## WRITTEN REQUEST
Rewrite the stretch from the line containing "Among the provided choices (x=358, y=303), (x=26, y=332), which" through the end of the rows as a Markdown table with two columns, Index and Content. Give each line a number and omit blank lines.

## EXERCISE DATA
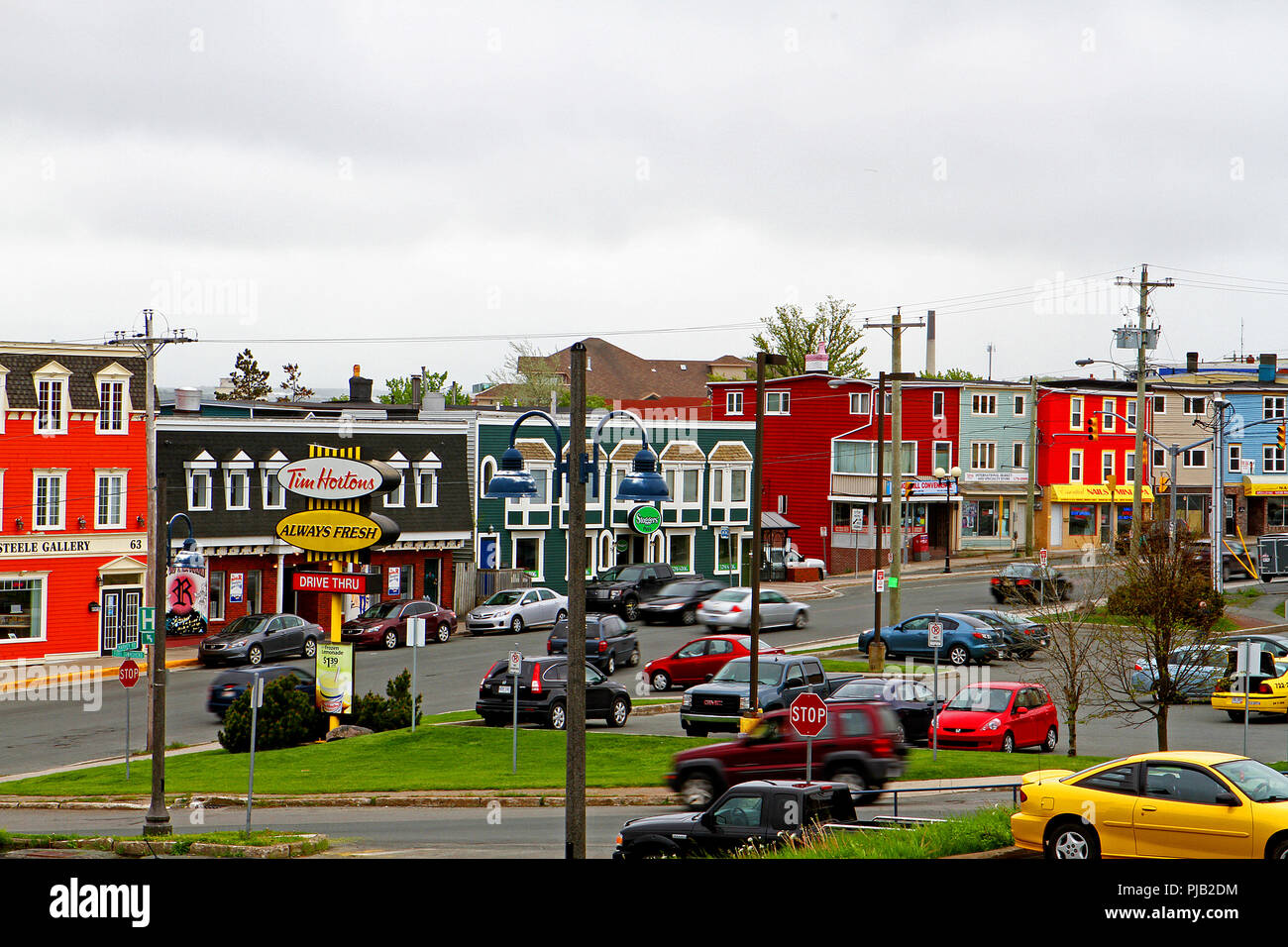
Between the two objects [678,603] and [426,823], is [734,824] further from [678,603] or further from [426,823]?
[678,603]

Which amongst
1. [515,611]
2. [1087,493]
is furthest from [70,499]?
[1087,493]

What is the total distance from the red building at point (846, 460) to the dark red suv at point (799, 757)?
46.7m

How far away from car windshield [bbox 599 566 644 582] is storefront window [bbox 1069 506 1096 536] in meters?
33.4

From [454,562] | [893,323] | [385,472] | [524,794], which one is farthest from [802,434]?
[524,794]

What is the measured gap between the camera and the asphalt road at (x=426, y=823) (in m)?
19.0

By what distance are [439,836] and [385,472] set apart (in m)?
13.5

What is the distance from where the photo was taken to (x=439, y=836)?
2056 centimetres

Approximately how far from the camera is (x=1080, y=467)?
75250 millimetres

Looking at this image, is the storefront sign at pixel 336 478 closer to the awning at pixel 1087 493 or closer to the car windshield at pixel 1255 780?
the car windshield at pixel 1255 780

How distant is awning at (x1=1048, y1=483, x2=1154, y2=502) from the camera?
73812mm

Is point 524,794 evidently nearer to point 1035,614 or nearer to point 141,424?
point 1035,614

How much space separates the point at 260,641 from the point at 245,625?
142 centimetres

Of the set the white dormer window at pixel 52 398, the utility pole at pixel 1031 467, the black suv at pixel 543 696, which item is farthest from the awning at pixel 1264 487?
the white dormer window at pixel 52 398

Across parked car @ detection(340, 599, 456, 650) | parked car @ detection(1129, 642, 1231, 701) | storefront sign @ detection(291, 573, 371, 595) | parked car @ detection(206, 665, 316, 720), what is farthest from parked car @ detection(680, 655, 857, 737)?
parked car @ detection(340, 599, 456, 650)
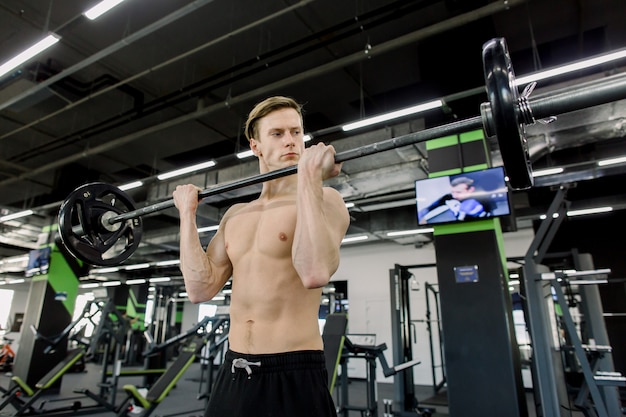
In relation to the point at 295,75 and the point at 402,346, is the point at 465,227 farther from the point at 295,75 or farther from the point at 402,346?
the point at 295,75

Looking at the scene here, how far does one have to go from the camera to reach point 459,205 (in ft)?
13.1

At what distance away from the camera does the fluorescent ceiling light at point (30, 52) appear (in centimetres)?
314

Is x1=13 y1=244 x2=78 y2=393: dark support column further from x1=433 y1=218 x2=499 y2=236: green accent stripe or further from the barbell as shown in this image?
the barbell

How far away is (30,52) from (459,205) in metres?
4.06

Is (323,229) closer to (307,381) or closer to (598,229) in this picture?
(307,381)

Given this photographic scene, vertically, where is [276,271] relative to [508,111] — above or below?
below

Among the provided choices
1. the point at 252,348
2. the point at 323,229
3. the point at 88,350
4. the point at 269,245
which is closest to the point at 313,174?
the point at 323,229

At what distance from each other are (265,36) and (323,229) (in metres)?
4.41

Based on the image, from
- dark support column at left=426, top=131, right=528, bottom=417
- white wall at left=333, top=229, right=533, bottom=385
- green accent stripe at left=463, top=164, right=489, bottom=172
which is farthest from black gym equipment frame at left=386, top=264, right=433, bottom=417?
white wall at left=333, top=229, right=533, bottom=385

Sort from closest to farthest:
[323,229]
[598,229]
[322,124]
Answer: [323,229], [322,124], [598,229]

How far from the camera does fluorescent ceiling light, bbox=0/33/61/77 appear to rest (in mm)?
3143

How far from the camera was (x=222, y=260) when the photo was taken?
1188mm

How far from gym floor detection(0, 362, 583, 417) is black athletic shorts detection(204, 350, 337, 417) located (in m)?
4.15

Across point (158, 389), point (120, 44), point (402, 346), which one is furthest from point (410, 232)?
point (120, 44)
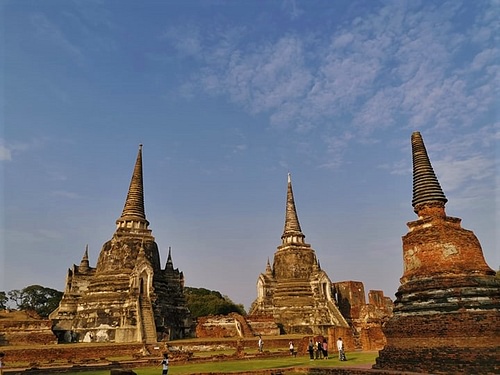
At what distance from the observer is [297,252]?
3941 cm

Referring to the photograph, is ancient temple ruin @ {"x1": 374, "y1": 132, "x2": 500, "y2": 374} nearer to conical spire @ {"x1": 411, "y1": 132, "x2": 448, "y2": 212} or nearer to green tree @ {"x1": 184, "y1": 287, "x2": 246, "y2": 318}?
conical spire @ {"x1": 411, "y1": 132, "x2": 448, "y2": 212}

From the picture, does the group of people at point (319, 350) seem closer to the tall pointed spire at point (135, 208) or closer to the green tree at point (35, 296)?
the tall pointed spire at point (135, 208)

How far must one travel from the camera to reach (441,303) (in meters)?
11.7

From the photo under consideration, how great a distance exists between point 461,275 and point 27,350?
1911 centimetres

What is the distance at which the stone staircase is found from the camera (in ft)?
85.1

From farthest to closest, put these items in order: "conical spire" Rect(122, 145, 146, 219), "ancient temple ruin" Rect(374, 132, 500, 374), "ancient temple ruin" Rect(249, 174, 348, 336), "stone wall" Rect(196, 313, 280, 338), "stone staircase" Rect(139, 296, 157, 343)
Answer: "ancient temple ruin" Rect(249, 174, 348, 336)
"conical spire" Rect(122, 145, 146, 219)
"stone wall" Rect(196, 313, 280, 338)
"stone staircase" Rect(139, 296, 157, 343)
"ancient temple ruin" Rect(374, 132, 500, 374)

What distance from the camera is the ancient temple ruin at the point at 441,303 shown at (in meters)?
10.7

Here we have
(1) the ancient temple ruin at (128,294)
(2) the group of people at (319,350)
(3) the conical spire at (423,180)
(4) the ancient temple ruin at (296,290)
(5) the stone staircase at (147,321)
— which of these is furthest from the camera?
(4) the ancient temple ruin at (296,290)

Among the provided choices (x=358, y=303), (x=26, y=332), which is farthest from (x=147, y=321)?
(x=358, y=303)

## RIGHT ANSWER
| Index | Content |
|---|---|
| 1 | Among the provided choices (x=358, y=303), (x=26, y=332), which is farthest from (x=147, y=321)? |
| 2 | (x=358, y=303) |